Logo Header Antaranews Jateng

Haedar Bakal Perkuat Muhammadiyah Jalankan Islam Berkemajuan

Rabu, 12 Agustus 2015 12:20 WIB
Image Print
Ketua Umum Muhammadiyah Haedar Nashir. ANTARA FOTO
Pemikiran Haedar yang tertuang dalam banyak tulisan, menampakkan dirinya sebagai sosok berpandangan terbuka dan menjunjung keberagaman di Indonesia.

Pria kelahiran Bandung pada 14 Juli 1963 yang sejak pelajar aktif di Muhamamdiyah ini terobsesi menampilkan wajah pemeluk Islam yang ramah, toleran, dan berperadaban sebagai umat yang berpikiran maju.

**ENTRI DATA**:
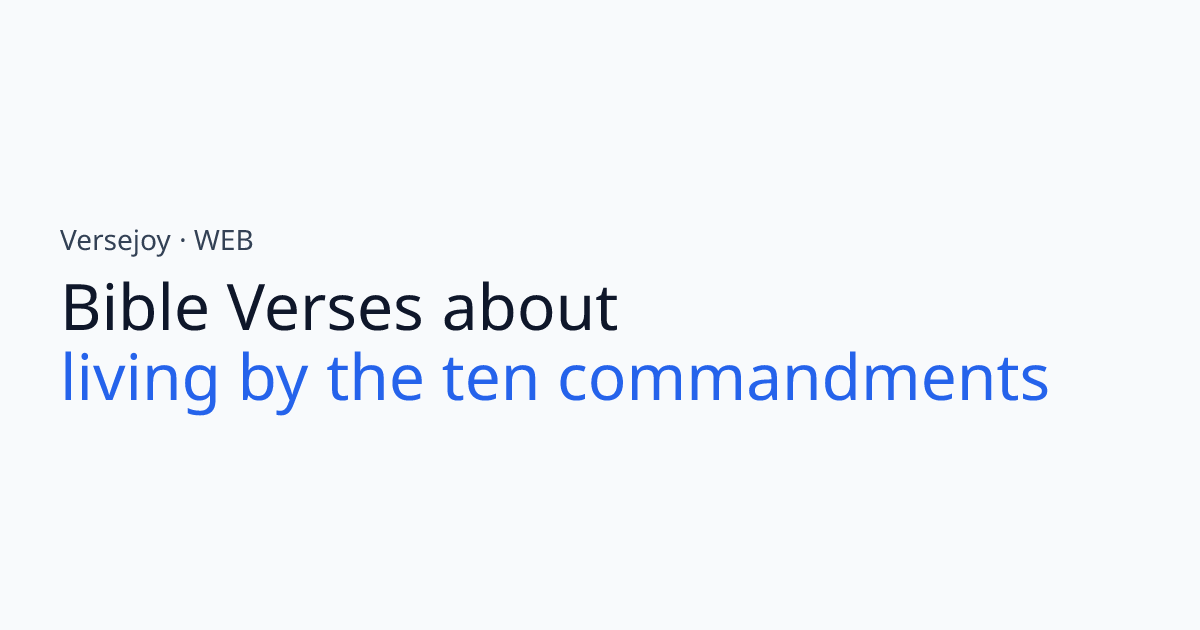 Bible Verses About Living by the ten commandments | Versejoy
--
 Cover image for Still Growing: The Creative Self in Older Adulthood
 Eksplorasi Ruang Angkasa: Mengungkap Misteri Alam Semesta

**TELUSURI MATERI**:
1: Ganti "Bandung" dengan "Yogyakarta" dalam bagian kutipan dokumen yang dimulai pada kata-kata yang memuat "Rabu, 12 Agustus" dan berhenti setelah "yang berpikiran maju.", lalu tuliskan ulang bagian tersebut.
2: Menurut kutipan dokumen, pada tanggal berapa Haedar Nashir lahir?

**HASIL**:
1:
Rabu, 12 Agustus 2015 12:20 WIB
Image Print
Ketua Umum Muhammadiyah Haedar Nashir. ANTARA FOTO
Pemikiran Haedar yang tertuang dalam banyak tulisan, menampakkan dirinya sebagai sosok berpandangan terbuka dan menjunjung keberagaman di Indonesia.

Pria kelahiran Yogyakarta pada 14 Juli 1963 yang sejak pelajar aktif di Muhamamdiyah ini terobsesi menampilkan wajah pemeluk Islam yang ramah, toleran, dan berperadaban sebagai umat yang berpikiran maju.

2: Haedar Nashir lahir pada 14 Juli 1963.